DIRECTIVE: Recast everything from the line containing "In this photograph, of" down to the end of the records as a JSON list of strings, one per line, with blank lines left out. Omit the pictures.
#### WORKING DATA ####
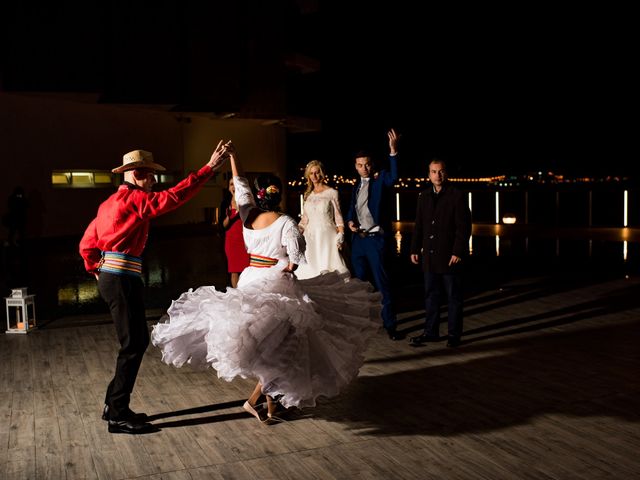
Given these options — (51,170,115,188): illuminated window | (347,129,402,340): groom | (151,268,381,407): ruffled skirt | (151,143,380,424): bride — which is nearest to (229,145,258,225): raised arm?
(151,143,380,424): bride

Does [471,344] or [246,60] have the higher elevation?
[246,60]

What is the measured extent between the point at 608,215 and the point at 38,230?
66.5 ft

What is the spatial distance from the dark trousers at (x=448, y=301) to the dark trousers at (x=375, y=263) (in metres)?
0.44

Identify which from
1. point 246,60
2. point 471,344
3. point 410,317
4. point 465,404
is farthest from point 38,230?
point 465,404

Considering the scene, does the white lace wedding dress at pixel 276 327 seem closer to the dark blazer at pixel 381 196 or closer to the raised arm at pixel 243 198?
the raised arm at pixel 243 198

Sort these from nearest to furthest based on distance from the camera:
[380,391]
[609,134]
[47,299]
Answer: [380,391] → [47,299] → [609,134]

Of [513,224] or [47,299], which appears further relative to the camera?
[513,224]

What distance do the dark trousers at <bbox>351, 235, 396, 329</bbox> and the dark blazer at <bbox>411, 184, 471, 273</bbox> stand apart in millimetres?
432

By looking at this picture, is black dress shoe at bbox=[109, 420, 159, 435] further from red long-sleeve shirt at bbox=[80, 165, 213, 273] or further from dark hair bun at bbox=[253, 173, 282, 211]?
dark hair bun at bbox=[253, 173, 282, 211]

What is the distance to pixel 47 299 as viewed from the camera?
34.1 feet

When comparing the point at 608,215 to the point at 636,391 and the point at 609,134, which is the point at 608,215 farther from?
the point at 609,134

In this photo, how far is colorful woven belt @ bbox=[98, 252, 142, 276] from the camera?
4570mm

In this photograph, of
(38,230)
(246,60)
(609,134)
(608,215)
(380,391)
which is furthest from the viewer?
(609,134)

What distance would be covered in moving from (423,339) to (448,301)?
514 mm
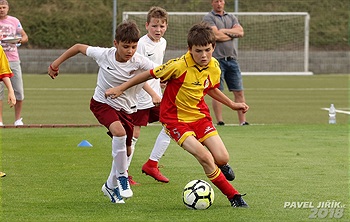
####
THE RESPONSE:
[
  "In this photograph, of",
  "(38,230)",
  "(246,60)",
  "(609,134)",
  "(608,215)",
  "(380,391)",
  "which is furthest from the viewer?",
  "(609,134)",
  "What distance would be covered in moving from (423,339) to (448,301)?",
  "514 mm"
]